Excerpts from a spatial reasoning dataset
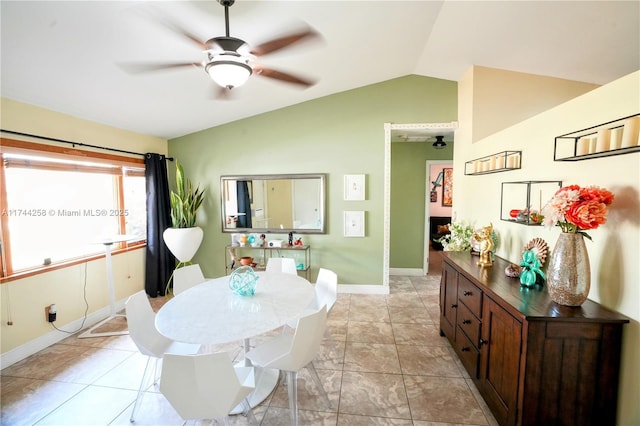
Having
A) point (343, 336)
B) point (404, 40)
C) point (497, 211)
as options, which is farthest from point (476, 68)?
point (343, 336)

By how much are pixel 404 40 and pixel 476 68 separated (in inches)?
37.7

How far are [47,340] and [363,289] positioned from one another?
3496 mm

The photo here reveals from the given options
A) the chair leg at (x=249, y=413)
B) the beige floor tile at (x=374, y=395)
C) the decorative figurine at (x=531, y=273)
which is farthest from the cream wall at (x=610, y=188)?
the chair leg at (x=249, y=413)

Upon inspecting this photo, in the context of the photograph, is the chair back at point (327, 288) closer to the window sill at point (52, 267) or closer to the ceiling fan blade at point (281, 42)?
the ceiling fan blade at point (281, 42)

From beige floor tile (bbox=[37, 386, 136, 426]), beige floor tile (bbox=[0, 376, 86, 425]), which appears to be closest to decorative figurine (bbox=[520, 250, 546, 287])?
beige floor tile (bbox=[37, 386, 136, 426])

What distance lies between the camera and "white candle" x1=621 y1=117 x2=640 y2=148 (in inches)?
46.7

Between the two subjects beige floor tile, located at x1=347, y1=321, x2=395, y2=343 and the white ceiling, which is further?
beige floor tile, located at x1=347, y1=321, x2=395, y2=343

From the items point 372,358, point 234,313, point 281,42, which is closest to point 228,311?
point 234,313

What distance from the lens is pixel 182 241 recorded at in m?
3.65

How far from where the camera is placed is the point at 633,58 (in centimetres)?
221

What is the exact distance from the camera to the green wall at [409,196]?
4.69m

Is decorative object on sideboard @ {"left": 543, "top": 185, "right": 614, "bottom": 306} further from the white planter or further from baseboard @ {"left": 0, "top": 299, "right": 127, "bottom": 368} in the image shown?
baseboard @ {"left": 0, "top": 299, "right": 127, "bottom": 368}

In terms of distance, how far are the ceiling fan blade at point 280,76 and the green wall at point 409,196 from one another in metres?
3.07

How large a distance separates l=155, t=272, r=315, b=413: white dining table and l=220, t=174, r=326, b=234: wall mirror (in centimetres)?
172
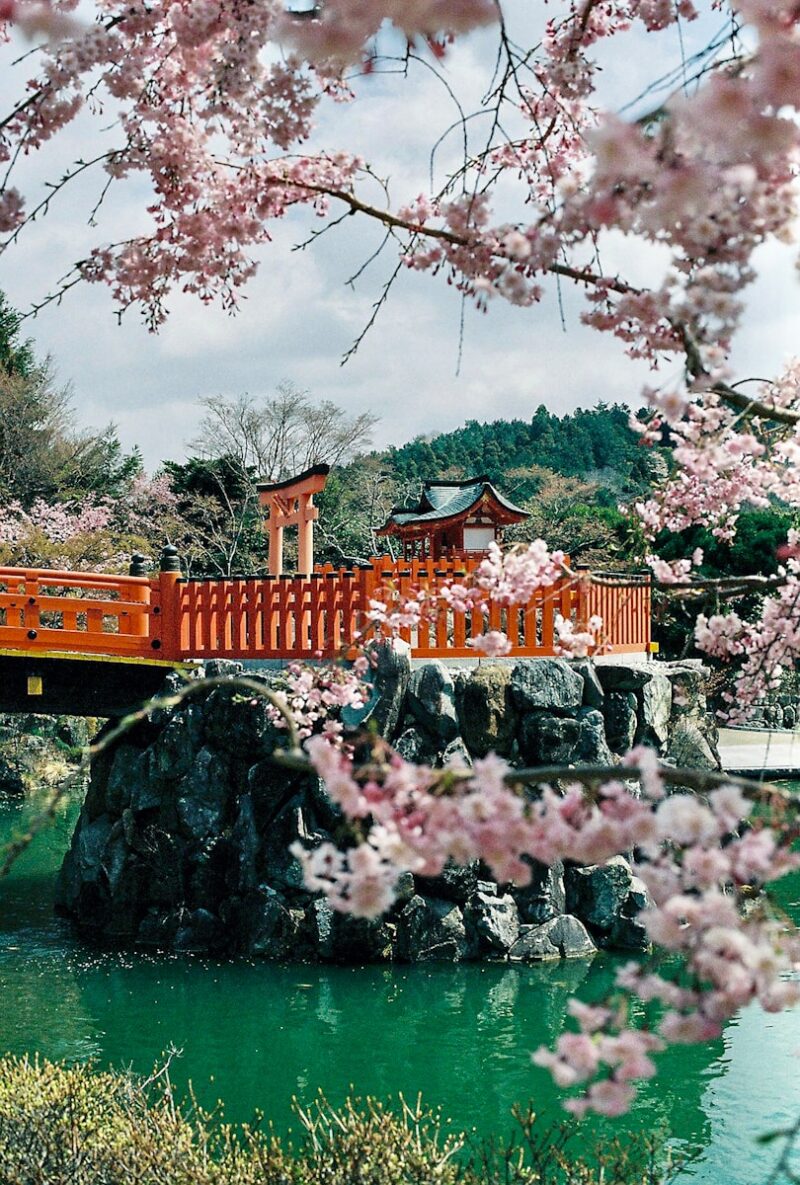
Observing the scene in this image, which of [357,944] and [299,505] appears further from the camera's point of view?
[299,505]

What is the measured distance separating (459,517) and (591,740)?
614cm

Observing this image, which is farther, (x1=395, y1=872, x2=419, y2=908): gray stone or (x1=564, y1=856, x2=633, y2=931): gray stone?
(x1=564, y1=856, x2=633, y2=931): gray stone

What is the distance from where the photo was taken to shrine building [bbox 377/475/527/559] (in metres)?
15.4

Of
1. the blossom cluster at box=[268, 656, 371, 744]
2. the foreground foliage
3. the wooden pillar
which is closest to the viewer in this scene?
the foreground foliage

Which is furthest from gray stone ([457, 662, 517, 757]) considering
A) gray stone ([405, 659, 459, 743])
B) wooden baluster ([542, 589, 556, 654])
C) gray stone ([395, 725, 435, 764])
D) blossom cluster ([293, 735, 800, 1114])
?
blossom cluster ([293, 735, 800, 1114])

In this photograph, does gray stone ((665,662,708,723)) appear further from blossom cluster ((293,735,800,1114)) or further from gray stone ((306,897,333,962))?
blossom cluster ((293,735,800,1114))

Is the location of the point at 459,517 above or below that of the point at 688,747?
above

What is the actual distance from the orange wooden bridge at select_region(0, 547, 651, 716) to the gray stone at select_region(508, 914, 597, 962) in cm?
219

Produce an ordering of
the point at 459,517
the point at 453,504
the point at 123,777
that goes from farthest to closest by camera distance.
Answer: the point at 453,504 → the point at 459,517 → the point at 123,777

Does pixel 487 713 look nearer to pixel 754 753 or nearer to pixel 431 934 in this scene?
pixel 431 934

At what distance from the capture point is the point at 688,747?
35.7ft

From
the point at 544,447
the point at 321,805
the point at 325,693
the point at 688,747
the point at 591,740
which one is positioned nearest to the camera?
the point at 325,693

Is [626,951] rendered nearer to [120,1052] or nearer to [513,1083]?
[513,1083]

▶ _Your objective_: Reproduce every one of the records above word for word, leaving out the pictures.

▶ _Full answer_:
Having
A) point (343, 336)
B) point (404, 40)
C) point (497, 211)
as options, which is farthest from point (476, 68)?
point (343, 336)

By how much are pixel 404 40 and pixel 476 68 separated (in inches)?
37.7

How far are [47,340] and [363,289] positioned from one another?
3496 mm

The photo here reveals from the given options
A) the chair leg at (x=249, y=413)
B) the beige floor tile at (x=374, y=395)
C) the decorative figurine at (x=531, y=273)
which is farthest from the cream wall at (x=610, y=188)?
the chair leg at (x=249, y=413)

Upon inspecting this photo, in the context of the photograph, is the chair back at point (327, 288) closer to the window sill at point (52, 267) or closer to the ceiling fan blade at point (281, 42)?
the ceiling fan blade at point (281, 42)

From beige floor tile (bbox=[37, 386, 136, 426]), beige floor tile (bbox=[0, 376, 86, 425]), which appears to be closest to decorative figurine (bbox=[520, 250, 546, 287])?
beige floor tile (bbox=[37, 386, 136, 426])

What distance lies between the camera and "white candle" x1=621 y1=117 x2=640 y2=148 (in inches)?
46.7

Between the two subjects beige floor tile, located at x1=347, y1=321, x2=395, y2=343 and the white ceiling, which is further?
beige floor tile, located at x1=347, y1=321, x2=395, y2=343

From the items point 372,358, point 234,313, point 281,42, which is closest to point 228,311?
point 234,313

What distance from the lens is pixel 182 241 recorded at in m?
3.65

How far from where the camera is placed is the point at 633,58 (in centimetres)?
221

What is the exact distance from the camera to the green wall at [409,196]?
4.69m

Is decorative object on sideboard @ {"left": 543, "top": 185, "right": 614, "bottom": 306} further from the white planter or further from baseboard @ {"left": 0, "top": 299, "right": 127, "bottom": 368} in the image shown?
baseboard @ {"left": 0, "top": 299, "right": 127, "bottom": 368}

In terms of distance, how far are the ceiling fan blade at point 280,76 and the green wall at point 409,196 from one another in metres?
3.07

How large a distance separates l=155, t=272, r=315, b=413: white dining table and l=220, t=174, r=326, b=234: wall mirror (in centimetres)?
172
Observing the scene in this image, which of [357,944] and [299,505] appears further from the camera's point of view?
[299,505]

What is the measured distance separating (459,517) and (591,740)?
614cm

Observing this image, which is farther, (x1=395, y1=872, x2=419, y2=908): gray stone or (x1=564, y1=856, x2=633, y2=931): gray stone?
(x1=564, y1=856, x2=633, y2=931): gray stone

What is the distance from where the photo was taken to shrine building [bbox 377/475/527/559] (in metres)?
15.4

Of
1. the blossom cluster at box=[268, 656, 371, 744]
2. the foreground foliage
3. the wooden pillar
which is closest to the viewer in this scene?
the foreground foliage

Which is furthest from gray stone ([457, 662, 517, 757]) considering
A) gray stone ([405, 659, 459, 743])
B) wooden baluster ([542, 589, 556, 654])
C) gray stone ([395, 725, 435, 764])
D) blossom cluster ([293, 735, 800, 1114])
?
blossom cluster ([293, 735, 800, 1114])

In this photograph, does gray stone ((665,662,708,723)) appear further from blossom cluster ((293,735,800,1114)) or further from gray stone ((306,897,333,962))?
blossom cluster ((293,735,800,1114))

Is the location of the point at 459,517 above or below that of the point at 688,747?
above

What is the actual distance from the orange wooden bridge at select_region(0, 547, 651, 716) to the gray stone at select_region(508, 914, 597, 962) in cm?
219

Produce an ordering of
the point at 459,517
the point at 453,504
the point at 123,777
that goes from farthest to closest by camera distance.
Answer: the point at 453,504 → the point at 459,517 → the point at 123,777

Does pixel 487 713 look nearer to pixel 754 753 or nearer to pixel 431 934 in this scene?
pixel 431 934

At what distance from the capture point is the point at 688,747?
35.7ft

From
the point at 544,447
the point at 321,805
the point at 325,693
the point at 688,747
the point at 591,740
which one is positioned nearest to the camera?
the point at 325,693

Is [626,951] rendered nearer to [120,1052] or nearer to [513,1083]?
[513,1083]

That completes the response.